Document segment >>
BEGIN

Thursday, January 25, 2007

Perjury Lawsuit hearing in East County on Feb. 16, 2007

Can lawyers suborn perjury with impunity?

That is the current public policy. But Maura Larkins has filed a lawsuit to change this policy.

I've put my complaint online. I'll try to scan the exhibits as soon as possible and put them online, too.

Click here to see the lawsuit.

Quote from pleadings:

The crime committed by defendants is particularly harmful to the public good because it involved two law enforcement officers.

In his dissent in Briscoe v. LaHUE, Justice Marshall stated:

"A police officer comes to the witness stand clothed with the authority of the State. His official status gives him credibility and
creates a far greater potential for harm than exists when the average citizen testifies.

The situation is aggravated when the official draws on special expertise. A policeman testifying about a fingerprint identification or a medical examiner testifying as to the cause of a death can have a critical impact on a defendant's trial.

END

Data listing >>
BEGIN

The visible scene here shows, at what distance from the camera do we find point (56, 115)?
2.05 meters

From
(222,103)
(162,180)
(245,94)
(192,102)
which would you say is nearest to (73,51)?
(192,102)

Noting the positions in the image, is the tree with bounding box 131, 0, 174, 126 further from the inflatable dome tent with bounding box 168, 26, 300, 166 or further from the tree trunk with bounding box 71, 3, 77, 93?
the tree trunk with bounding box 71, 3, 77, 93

END

Requirement 1 >> In the post about the perjury lawsuit, why is the defendants' crime described as particularly harmful to the public good?
Requirement 2 >> Extend the post about the perjury lawsuit, starting right after its last sentence.

Exercise response 1 >> Because it involved two law enforcement officers.

Exercise response 2 >>
At the same time, the threat of a criminal perjury prosecution, which serves as an important constraint on the average witness' testimony, is virtually nonexistent in the police-witness context.

Despite the apparent prevalence of police perjury, prosecutors exhibit extreme [460 U.S. 325, 366] reluctance in charging
police officials with criminal conduct because of their need to maintain close working relationships with law enforcement
agencies. The majority thus forecloses a civil sanction in precisely those situations where the need is most pressing."